47-million-year-old primate fossil unveiled
Scientists on Tuesday unveiled fossilized remains of one of the oldest and most complete skeletons of an early primate, a finding they say could further our understanding of what our own ancestors might have looked like.
The now-extinct primate lived on the earth some 47 million years ago in the Eocene period.
The creature, nicknamed Ida after University of Oslo researcher Jorn Hurum's six-year-old daughter, was a female with four legs and a tail. It appears to be about nine or 10 months of age and was just under 60 centimetres from its head to the tip of its tail, the scientists said.
It is not a direct ancestor to humans or monkeys, but it did share some characteristics with higher primates worth examining, they said.
The primate, called Darwinius masillae, died at the margin of a volcanic lake in a rain forest in a region about 20 kilometres south of modern-day Frankfurt, Germany, near the town of Messel.
"We do not interpret Darwinius as anthropoid, but the adapoid primates it represents deserve more careful comparison with higher primates than they have received in the past," they wrote in the scientific journal PLoS One.
The fossil is also so well preserved that the scientists studying it believe its detail will help inform future discoveries of other primates from that era.
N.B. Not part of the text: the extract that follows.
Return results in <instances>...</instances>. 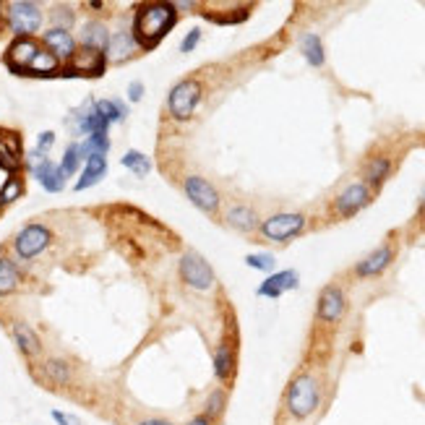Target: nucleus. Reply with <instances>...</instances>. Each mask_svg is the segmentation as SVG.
Segmentation results:
<instances>
[{"label":"nucleus","mask_w":425,"mask_h":425,"mask_svg":"<svg viewBox=\"0 0 425 425\" xmlns=\"http://www.w3.org/2000/svg\"><path fill=\"white\" fill-rule=\"evenodd\" d=\"M52 144H55V133H52V131H45V133H40L37 147L31 149V162L37 165V162H42V159H47V151L52 149Z\"/></svg>","instance_id":"2f4dec72"},{"label":"nucleus","mask_w":425,"mask_h":425,"mask_svg":"<svg viewBox=\"0 0 425 425\" xmlns=\"http://www.w3.org/2000/svg\"><path fill=\"white\" fill-rule=\"evenodd\" d=\"M371 201V188L366 183H352L334 198V211L339 217H352Z\"/></svg>","instance_id":"9d476101"},{"label":"nucleus","mask_w":425,"mask_h":425,"mask_svg":"<svg viewBox=\"0 0 425 425\" xmlns=\"http://www.w3.org/2000/svg\"><path fill=\"white\" fill-rule=\"evenodd\" d=\"M297 271H292V269H287V271H277V274H271V277H267L261 285H258L256 295L261 297H282L285 292H290V290H297Z\"/></svg>","instance_id":"4468645a"},{"label":"nucleus","mask_w":425,"mask_h":425,"mask_svg":"<svg viewBox=\"0 0 425 425\" xmlns=\"http://www.w3.org/2000/svg\"><path fill=\"white\" fill-rule=\"evenodd\" d=\"M178 21V10L172 3H147L136 10L133 19V40L144 50H151L159 45V40L167 34Z\"/></svg>","instance_id":"f257e3e1"},{"label":"nucleus","mask_w":425,"mask_h":425,"mask_svg":"<svg viewBox=\"0 0 425 425\" xmlns=\"http://www.w3.org/2000/svg\"><path fill=\"white\" fill-rule=\"evenodd\" d=\"M50 240H52V232H50L45 225H27V228L16 235L13 248H16L19 258H34L50 246Z\"/></svg>","instance_id":"0eeeda50"},{"label":"nucleus","mask_w":425,"mask_h":425,"mask_svg":"<svg viewBox=\"0 0 425 425\" xmlns=\"http://www.w3.org/2000/svg\"><path fill=\"white\" fill-rule=\"evenodd\" d=\"M94 110H97L107 123H123L126 115H128V112H126V105H123V102H115V99H99V102H94Z\"/></svg>","instance_id":"bb28decb"},{"label":"nucleus","mask_w":425,"mask_h":425,"mask_svg":"<svg viewBox=\"0 0 425 425\" xmlns=\"http://www.w3.org/2000/svg\"><path fill=\"white\" fill-rule=\"evenodd\" d=\"M342 313H345V292L336 285L324 287L318 295V318L327 324H334L342 318Z\"/></svg>","instance_id":"f8f14e48"},{"label":"nucleus","mask_w":425,"mask_h":425,"mask_svg":"<svg viewBox=\"0 0 425 425\" xmlns=\"http://www.w3.org/2000/svg\"><path fill=\"white\" fill-rule=\"evenodd\" d=\"M420 214L425 217V198H423V204H420Z\"/></svg>","instance_id":"79ce46f5"},{"label":"nucleus","mask_w":425,"mask_h":425,"mask_svg":"<svg viewBox=\"0 0 425 425\" xmlns=\"http://www.w3.org/2000/svg\"><path fill=\"white\" fill-rule=\"evenodd\" d=\"M201 97V84L196 79H183L172 87L167 97V110L175 120H188L196 110V102Z\"/></svg>","instance_id":"7ed1b4c3"},{"label":"nucleus","mask_w":425,"mask_h":425,"mask_svg":"<svg viewBox=\"0 0 425 425\" xmlns=\"http://www.w3.org/2000/svg\"><path fill=\"white\" fill-rule=\"evenodd\" d=\"M8 27L16 37H31L42 27V10L37 3L16 0L8 6Z\"/></svg>","instance_id":"20e7f679"},{"label":"nucleus","mask_w":425,"mask_h":425,"mask_svg":"<svg viewBox=\"0 0 425 425\" xmlns=\"http://www.w3.org/2000/svg\"><path fill=\"white\" fill-rule=\"evenodd\" d=\"M389 172H392V159L386 157H376L368 162V170H366V180H368V188L373 186L378 188L386 178H389Z\"/></svg>","instance_id":"a878e982"},{"label":"nucleus","mask_w":425,"mask_h":425,"mask_svg":"<svg viewBox=\"0 0 425 425\" xmlns=\"http://www.w3.org/2000/svg\"><path fill=\"white\" fill-rule=\"evenodd\" d=\"M303 230H306V217L303 214H274V217L264 219L261 235L274 240V243H285L290 237L300 235Z\"/></svg>","instance_id":"423d86ee"},{"label":"nucleus","mask_w":425,"mask_h":425,"mask_svg":"<svg viewBox=\"0 0 425 425\" xmlns=\"http://www.w3.org/2000/svg\"><path fill=\"white\" fill-rule=\"evenodd\" d=\"M81 162H84V157H81L79 144H68L66 154H63V162H60V170H63V175H66V178L76 175V170L81 167Z\"/></svg>","instance_id":"7c9ffc66"},{"label":"nucleus","mask_w":425,"mask_h":425,"mask_svg":"<svg viewBox=\"0 0 425 425\" xmlns=\"http://www.w3.org/2000/svg\"><path fill=\"white\" fill-rule=\"evenodd\" d=\"M105 66H107L105 52L81 47V50H76V55L70 58V70H66L63 76H76V73H84V76H102V73H105Z\"/></svg>","instance_id":"9b49d317"},{"label":"nucleus","mask_w":425,"mask_h":425,"mask_svg":"<svg viewBox=\"0 0 425 425\" xmlns=\"http://www.w3.org/2000/svg\"><path fill=\"white\" fill-rule=\"evenodd\" d=\"M105 172H107V159L105 154H94V157L87 159V167L81 172V178L76 180V191H87L91 186H97L99 180L105 178Z\"/></svg>","instance_id":"a211bd4d"},{"label":"nucleus","mask_w":425,"mask_h":425,"mask_svg":"<svg viewBox=\"0 0 425 425\" xmlns=\"http://www.w3.org/2000/svg\"><path fill=\"white\" fill-rule=\"evenodd\" d=\"M300 47H303V55L306 60L313 66V68H321L324 63H327V52H324V45H321V37L318 34H306L303 40H300Z\"/></svg>","instance_id":"5701e85b"},{"label":"nucleus","mask_w":425,"mask_h":425,"mask_svg":"<svg viewBox=\"0 0 425 425\" xmlns=\"http://www.w3.org/2000/svg\"><path fill=\"white\" fill-rule=\"evenodd\" d=\"M214 373L219 381H230L235 376V352L230 345H219L214 352Z\"/></svg>","instance_id":"412c9836"},{"label":"nucleus","mask_w":425,"mask_h":425,"mask_svg":"<svg viewBox=\"0 0 425 425\" xmlns=\"http://www.w3.org/2000/svg\"><path fill=\"white\" fill-rule=\"evenodd\" d=\"M188 425H209V417H204V415H198V417H193Z\"/></svg>","instance_id":"a19ab883"},{"label":"nucleus","mask_w":425,"mask_h":425,"mask_svg":"<svg viewBox=\"0 0 425 425\" xmlns=\"http://www.w3.org/2000/svg\"><path fill=\"white\" fill-rule=\"evenodd\" d=\"M198 42H201V29H191L188 34H186V40L180 42V52H193V47H196Z\"/></svg>","instance_id":"e433bc0d"},{"label":"nucleus","mask_w":425,"mask_h":425,"mask_svg":"<svg viewBox=\"0 0 425 425\" xmlns=\"http://www.w3.org/2000/svg\"><path fill=\"white\" fill-rule=\"evenodd\" d=\"M0 8H3V3H0ZM0 13H3V10H0Z\"/></svg>","instance_id":"37998d69"},{"label":"nucleus","mask_w":425,"mask_h":425,"mask_svg":"<svg viewBox=\"0 0 425 425\" xmlns=\"http://www.w3.org/2000/svg\"><path fill=\"white\" fill-rule=\"evenodd\" d=\"M45 376L58 386H66L70 381V366L66 360H47L45 363Z\"/></svg>","instance_id":"c756f323"},{"label":"nucleus","mask_w":425,"mask_h":425,"mask_svg":"<svg viewBox=\"0 0 425 425\" xmlns=\"http://www.w3.org/2000/svg\"><path fill=\"white\" fill-rule=\"evenodd\" d=\"M392 258H394V248H392V246L376 248L371 256H366L360 264H357L355 274H357V277H376V274H381V271L392 264Z\"/></svg>","instance_id":"dca6fc26"},{"label":"nucleus","mask_w":425,"mask_h":425,"mask_svg":"<svg viewBox=\"0 0 425 425\" xmlns=\"http://www.w3.org/2000/svg\"><path fill=\"white\" fill-rule=\"evenodd\" d=\"M107 128L110 123L94 110V105H91V110H87V112L79 115V131L87 133V136H107Z\"/></svg>","instance_id":"4be33fe9"},{"label":"nucleus","mask_w":425,"mask_h":425,"mask_svg":"<svg viewBox=\"0 0 425 425\" xmlns=\"http://www.w3.org/2000/svg\"><path fill=\"white\" fill-rule=\"evenodd\" d=\"M107 42H110V31L105 24L99 21H89L84 31H81V45L87 50H97V52H105L107 50Z\"/></svg>","instance_id":"6ab92c4d"},{"label":"nucleus","mask_w":425,"mask_h":425,"mask_svg":"<svg viewBox=\"0 0 425 425\" xmlns=\"http://www.w3.org/2000/svg\"><path fill=\"white\" fill-rule=\"evenodd\" d=\"M21 282V274L10 258H0V295H10Z\"/></svg>","instance_id":"393cba45"},{"label":"nucleus","mask_w":425,"mask_h":425,"mask_svg":"<svg viewBox=\"0 0 425 425\" xmlns=\"http://www.w3.org/2000/svg\"><path fill=\"white\" fill-rule=\"evenodd\" d=\"M52 420L58 425H81L76 415H66V412H60V410H52Z\"/></svg>","instance_id":"4c0bfd02"},{"label":"nucleus","mask_w":425,"mask_h":425,"mask_svg":"<svg viewBox=\"0 0 425 425\" xmlns=\"http://www.w3.org/2000/svg\"><path fill=\"white\" fill-rule=\"evenodd\" d=\"M42 42L58 60H70L76 55V40L66 27H52L50 31L42 34Z\"/></svg>","instance_id":"ddd939ff"},{"label":"nucleus","mask_w":425,"mask_h":425,"mask_svg":"<svg viewBox=\"0 0 425 425\" xmlns=\"http://www.w3.org/2000/svg\"><path fill=\"white\" fill-rule=\"evenodd\" d=\"M228 222L235 230H243V232H251V230L258 228V217L253 209L248 207H232L228 211Z\"/></svg>","instance_id":"b1692460"},{"label":"nucleus","mask_w":425,"mask_h":425,"mask_svg":"<svg viewBox=\"0 0 425 425\" xmlns=\"http://www.w3.org/2000/svg\"><path fill=\"white\" fill-rule=\"evenodd\" d=\"M13 339H16V345H19V350L24 352V355H40V336L34 334V329L29 327V324H13Z\"/></svg>","instance_id":"aec40b11"},{"label":"nucleus","mask_w":425,"mask_h":425,"mask_svg":"<svg viewBox=\"0 0 425 425\" xmlns=\"http://www.w3.org/2000/svg\"><path fill=\"white\" fill-rule=\"evenodd\" d=\"M222 405H225V392H222V389L211 392V396H209L207 402V415L204 417H217L219 412H222Z\"/></svg>","instance_id":"f704fd0d"},{"label":"nucleus","mask_w":425,"mask_h":425,"mask_svg":"<svg viewBox=\"0 0 425 425\" xmlns=\"http://www.w3.org/2000/svg\"><path fill=\"white\" fill-rule=\"evenodd\" d=\"M139 425H172L170 420H159V417H151V420H141Z\"/></svg>","instance_id":"ea45409f"},{"label":"nucleus","mask_w":425,"mask_h":425,"mask_svg":"<svg viewBox=\"0 0 425 425\" xmlns=\"http://www.w3.org/2000/svg\"><path fill=\"white\" fill-rule=\"evenodd\" d=\"M40 45L31 40V37H16V40L8 45V52H6V66L8 70L19 73V76H27L29 73V66L34 63L37 52H40Z\"/></svg>","instance_id":"6e6552de"},{"label":"nucleus","mask_w":425,"mask_h":425,"mask_svg":"<svg viewBox=\"0 0 425 425\" xmlns=\"http://www.w3.org/2000/svg\"><path fill=\"white\" fill-rule=\"evenodd\" d=\"M318 402H321V389L311 373H300L287 389V412L295 420H306L313 415L318 410Z\"/></svg>","instance_id":"f03ea898"},{"label":"nucleus","mask_w":425,"mask_h":425,"mask_svg":"<svg viewBox=\"0 0 425 425\" xmlns=\"http://www.w3.org/2000/svg\"><path fill=\"white\" fill-rule=\"evenodd\" d=\"M0 167L8 170V172H13V170L19 167V159H16V154L6 147V141H0Z\"/></svg>","instance_id":"c9c22d12"},{"label":"nucleus","mask_w":425,"mask_h":425,"mask_svg":"<svg viewBox=\"0 0 425 425\" xmlns=\"http://www.w3.org/2000/svg\"><path fill=\"white\" fill-rule=\"evenodd\" d=\"M58 63L60 60L55 58L52 52L40 50V52H37V58H34V63L29 66V73L31 76H52V73L58 70Z\"/></svg>","instance_id":"c85d7f7f"},{"label":"nucleus","mask_w":425,"mask_h":425,"mask_svg":"<svg viewBox=\"0 0 425 425\" xmlns=\"http://www.w3.org/2000/svg\"><path fill=\"white\" fill-rule=\"evenodd\" d=\"M136 50H139V45L133 40V34H128V31H118V34L110 37L107 50H105V58L112 60V63H123V60H128Z\"/></svg>","instance_id":"f3484780"},{"label":"nucleus","mask_w":425,"mask_h":425,"mask_svg":"<svg viewBox=\"0 0 425 425\" xmlns=\"http://www.w3.org/2000/svg\"><path fill=\"white\" fill-rule=\"evenodd\" d=\"M180 277L193 290H209L214 285V269L209 267V261H204L198 253L188 251V253L180 256Z\"/></svg>","instance_id":"39448f33"},{"label":"nucleus","mask_w":425,"mask_h":425,"mask_svg":"<svg viewBox=\"0 0 425 425\" xmlns=\"http://www.w3.org/2000/svg\"><path fill=\"white\" fill-rule=\"evenodd\" d=\"M21 196V180L19 178H8L6 186L0 188V207H6L10 201H16Z\"/></svg>","instance_id":"72a5a7b5"},{"label":"nucleus","mask_w":425,"mask_h":425,"mask_svg":"<svg viewBox=\"0 0 425 425\" xmlns=\"http://www.w3.org/2000/svg\"><path fill=\"white\" fill-rule=\"evenodd\" d=\"M31 172H34V178L40 180V186L47 193H60L66 188V175H63L60 165H55L52 159H42L37 165H31Z\"/></svg>","instance_id":"2eb2a0df"},{"label":"nucleus","mask_w":425,"mask_h":425,"mask_svg":"<svg viewBox=\"0 0 425 425\" xmlns=\"http://www.w3.org/2000/svg\"><path fill=\"white\" fill-rule=\"evenodd\" d=\"M246 264L251 269H256V271H271V269L277 267V258L271 256V253H248Z\"/></svg>","instance_id":"473e14b6"},{"label":"nucleus","mask_w":425,"mask_h":425,"mask_svg":"<svg viewBox=\"0 0 425 425\" xmlns=\"http://www.w3.org/2000/svg\"><path fill=\"white\" fill-rule=\"evenodd\" d=\"M144 97V84L141 81H131L128 84V99L131 102H139Z\"/></svg>","instance_id":"58836bf2"},{"label":"nucleus","mask_w":425,"mask_h":425,"mask_svg":"<svg viewBox=\"0 0 425 425\" xmlns=\"http://www.w3.org/2000/svg\"><path fill=\"white\" fill-rule=\"evenodd\" d=\"M120 162H123V167L131 170L136 178H147L149 170H151V162H149V157H144V154H141V151H136V149L126 151Z\"/></svg>","instance_id":"cd10ccee"},{"label":"nucleus","mask_w":425,"mask_h":425,"mask_svg":"<svg viewBox=\"0 0 425 425\" xmlns=\"http://www.w3.org/2000/svg\"><path fill=\"white\" fill-rule=\"evenodd\" d=\"M183 188H186V196L193 201V207H198L201 211H207V214L217 211L219 193L207 178H201V175H188L186 183H183Z\"/></svg>","instance_id":"1a4fd4ad"}]
</instances>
"She tells so many stories. We have just started the research on this fabulous specimen," said Hurum, of the University of Oslo Natural History Museum.
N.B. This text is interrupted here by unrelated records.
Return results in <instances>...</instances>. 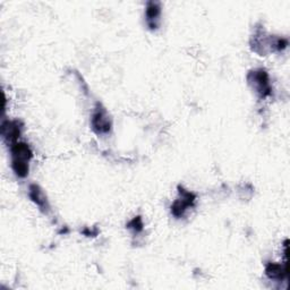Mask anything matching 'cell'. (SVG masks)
Segmentation results:
<instances>
[{"mask_svg":"<svg viewBox=\"0 0 290 290\" xmlns=\"http://www.w3.org/2000/svg\"><path fill=\"white\" fill-rule=\"evenodd\" d=\"M252 75H253V82L255 84V88L261 94V96L269 95L270 91H271V88H270V84H269V76L267 74V71L263 69H260V70L254 71Z\"/></svg>","mask_w":290,"mask_h":290,"instance_id":"cell-4","label":"cell"},{"mask_svg":"<svg viewBox=\"0 0 290 290\" xmlns=\"http://www.w3.org/2000/svg\"><path fill=\"white\" fill-rule=\"evenodd\" d=\"M265 271L268 277L271 279H283L284 275H287V268H283L282 265L277 263H269Z\"/></svg>","mask_w":290,"mask_h":290,"instance_id":"cell-6","label":"cell"},{"mask_svg":"<svg viewBox=\"0 0 290 290\" xmlns=\"http://www.w3.org/2000/svg\"><path fill=\"white\" fill-rule=\"evenodd\" d=\"M30 191H31L30 192L31 199L34 201L39 206L42 207V209H45V207H48L47 199L45 197V195H43V193L40 191V188H39L35 185H33V186H31Z\"/></svg>","mask_w":290,"mask_h":290,"instance_id":"cell-7","label":"cell"},{"mask_svg":"<svg viewBox=\"0 0 290 290\" xmlns=\"http://www.w3.org/2000/svg\"><path fill=\"white\" fill-rule=\"evenodd\" d=\"M142 227H143V224H142V220L139 216L135 218V219L129 224V228H134L135 230H137V231L142 230Z\"/></svg>","mask_w":290,"mask_h":290,"instance_id":"cell-8","label":"cell"},{"mask_svg":"<svg viewBox=\"0 0 290 290\" xmlns=\"http://www.w3.org/2000/svg\"><path fill=\"white\" fill-rule=\"evenodd\" d=\"M13 169L18 177H25L28 173V161L32 158L30 148L25 143H15L12 147Z\"/></svg>","mask_w":290,"mask_h":290,"instance_id":"cell-1","label":"cell"},{"mask_svg":"<svg viewBox=\"0 0 290 290\" xmlns=\"http://www.w3.org/2000/svg\"><path fill=\"white\" fill-rule=\"evenodd\" d=\"M92 127L96 133H108L111 127L109 117L103 109H99L92 117Z\"/></svg>","mask_w":290,"mask_h":290,"instance_id":"cell-3","label":"cell"},{"mask_svg":"<svg viewBox=\"0 0 290 290\" xmlns=\"http://www.w3.org/2000/svg\"><path fill=\"white\" fill-rule=\"evenodd\" d=\"M179 193L182 194V199L177 200L171 206V212L175 216H182L185 213L187 207L192 206L195 201V195L192 194V193L184 190L179 191Z\"/></svg>","mask_w":290,"mask_h":290,"instance_id":"cell-2","label":"cell"},{"mask_svg":"<svg viewBox=\"0 0 290 290\" xmlns=\"http://www.w3.org/2000/svg\"><path fill=\"white\" fill-rule=\"evenodd\" d=\"M160 5L158 3H149L147 7V18L149 25L151 28H156L158 26L157 21L159 19V16H160Z\"/></svg>","mask_w":290,"mask_h":290,"instance_id":"cell-5","label":"cell"}]
</instances>
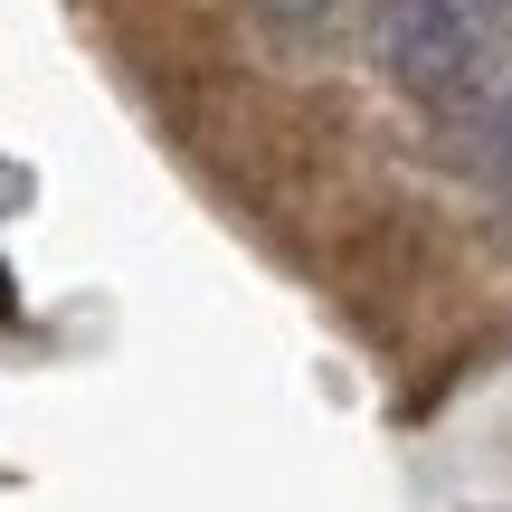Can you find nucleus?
I'll list each match as a JSON object with an SVG mask.
<instances>
[{"instance_id":"obj_3","label":"nucleus","mask_w":512,"mask_h":512,"mask_svg":"<svg viewBox=\"0 0 512 512\" xmlns=\"http://www.w3.org/2000/svg\"><path fill=\"white\" fill-rule=\"evenodd\" d=\"M351 0H256V19H275V29H323V19H342Z\"/></svg>"},{"instance_id":"obj_1","label":"nucleus","mask_w":512,"mask_h":512,"mask_svg":"<svg viewBox=\"0 0 512 512\" xmlns=\"http://www.w3.org/2000/svg\"><path fill=\"white\" fill-rule=\"evenodd\" d=\"M380 67L446 124H484L512 95V0H380Z\"/></svg>"},{"instance_id":"obj_2","label":"nucleus","mask_w":512,"mask_h":512,"mask_svg":"<svg viewBox=\"0 0 512 512\" xmlns=\"http://www.w3.org/2000/svg\"><path fill=\"white\" fill-rule=\"evenodd\" d=\"M465 133H475V152H484V171H494V181L512 190V95H503L494 114H484V124H465Z\"/></svg>"},{"instance_id":"obj_4","label":"nucleus","mask_w":512,"mask_h":512,"mask_svg":"<svg viewBox=\"0 0 512 512\" xmlns=\"http://www.w3.org/2000/svg\"><path fill=\"white\" fill-rule=\"evenodd\" d=\"M0 313H10V275H0Z\"/></svg>"}]
</instances>
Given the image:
Private collectors first unearthed the fossil in 1983 and split and eventually sold two parts of the skeleton on separate plates.
The fossil has received almost as much attention for the promotion of the discovery as the discovery itself, as the New York Times dubbed the promotion "science for the Mediacene age."
The unveiling of the fossil at New York's Museum of Natural History on Tuesday was timed with the publication of the findings in the scientific journal, and to coincide with a documentary on the story of the fossil find that will later be shown on History, a cable TV show owned by A&E Television Networks. A book on the findings is also scheduled to be published.